Firstly, you should never ignore the IRS. If they send you a letter it’s for a reason, usually to inform you of an assessment of your taxes and demand payment. So always reply to their letters or notices within their deadline (usually 30 days). The longer you ignore your business's tax problems, the larger your tax debt will grow. Currently, most tax debts compound at a rate up to 14%. If you fail to reply to the IRS, whatever assessment they calculated would be deemed final. If the IRS writes to you requesting for some document like a previous year’s tax return or inform you of some action they are about to take such as garnering your wages or levying your property, you should cooperate and provide the information that is sought. However, full disclosure may not be a good idea. You should not lie to the IRS, yet you aren't legally required to disclose anything about your finances or assets to the IRS collector unless you are formally served with a summons.

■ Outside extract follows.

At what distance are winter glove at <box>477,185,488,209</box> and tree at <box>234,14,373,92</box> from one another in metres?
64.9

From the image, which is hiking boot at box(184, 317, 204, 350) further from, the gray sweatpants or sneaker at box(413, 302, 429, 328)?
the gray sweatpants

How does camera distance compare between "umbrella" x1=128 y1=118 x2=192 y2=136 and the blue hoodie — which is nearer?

Secondly, if the IRS is assessing a revised tax liability for you, you should investigate their assessment. Then the appropriate action can be taken accordingly. For example if the IRS filed a substitute return on your behalf because you missed a tax return in any year then you should file a tax return for that delinquent year. If you are an innocent spouse being charged for your spouse’s tax liability, then you can resolve the issue by filing an innocent spouse relief. Perhaps the IRS has assessed penalties against you for which you should seek abatement or the IRS is seeking payment of taxes that were due longer than the statute of limitation (usually 10 years). Whatever the case is, you can only deal with the IRS appropriately after you have investigated their assessment.

Thirdly, assuming you have agreed to the amount of your tax liability, you should consider asking the IRS for a payment plan. In most cases, the IRS allows payment by monthly installments. But, you should remember that interest and penalties are always accumulating. You can also try to negotiate a discount on the total amount you owe.

Besides an installment agreement, there are other methods to clear tax debt such as an offer in compromise, a “not collectible” classification or file a bankruptcy petition. However, bankruptcy can eliminate tax debt only if it can be proven that the debt will severely affect your means of survival. So the other options are more realistic.